* _Job_
Change every "built-in shelf" in the records below to "wall shelf", leave everything else as it is, and write the records out again without the pictures.

* _Materials provided_
--- --- ---
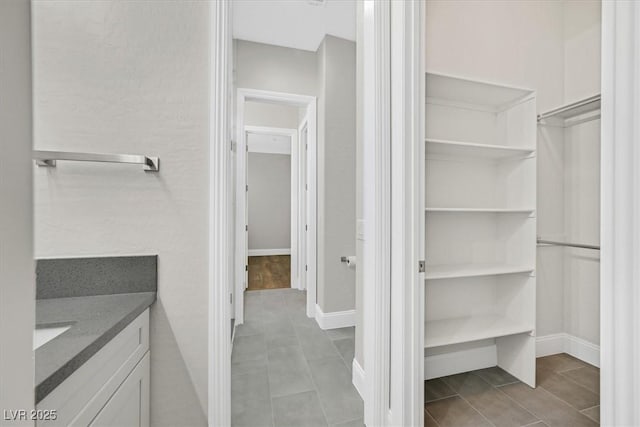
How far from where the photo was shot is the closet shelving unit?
189cm

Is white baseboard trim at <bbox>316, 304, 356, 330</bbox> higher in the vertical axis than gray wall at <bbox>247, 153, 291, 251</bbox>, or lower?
lower

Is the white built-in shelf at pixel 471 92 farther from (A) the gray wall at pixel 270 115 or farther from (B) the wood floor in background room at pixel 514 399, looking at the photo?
(A) the gray wall at pixel 270 115

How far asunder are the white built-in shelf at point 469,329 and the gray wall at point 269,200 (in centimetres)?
568

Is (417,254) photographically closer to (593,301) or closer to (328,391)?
(328,391)

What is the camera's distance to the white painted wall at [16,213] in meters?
0.21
--- --- ---
* _Task result_
How far from where the photo was shot is the closet shelving unit?
189cm

Is white baseboard trim at <bbox>316, 304, 356, 330</bbox> higher in the vertical axis than gray wall at <bbox>247, 153, 291, 251</bbox>, or lower?
lower

Is the white wall shelf at pixel 471 92 farther from (A) the gray wall at pixel 270 115 or farther from (B) the wood floor in background room at pixel 514 399, looking at the photo?
(A) the gray wall at pixel 270 115

How far asunder are the white wall shelf at point 469,329 and the gray wall at point 269,200 (in centimetres)?
568

Is (417,254) photographically closer to (593,301) or closer to (328,391)?
(328,391)

What is the camera's distance to the white painted wall at [16,213] in meters?
0.21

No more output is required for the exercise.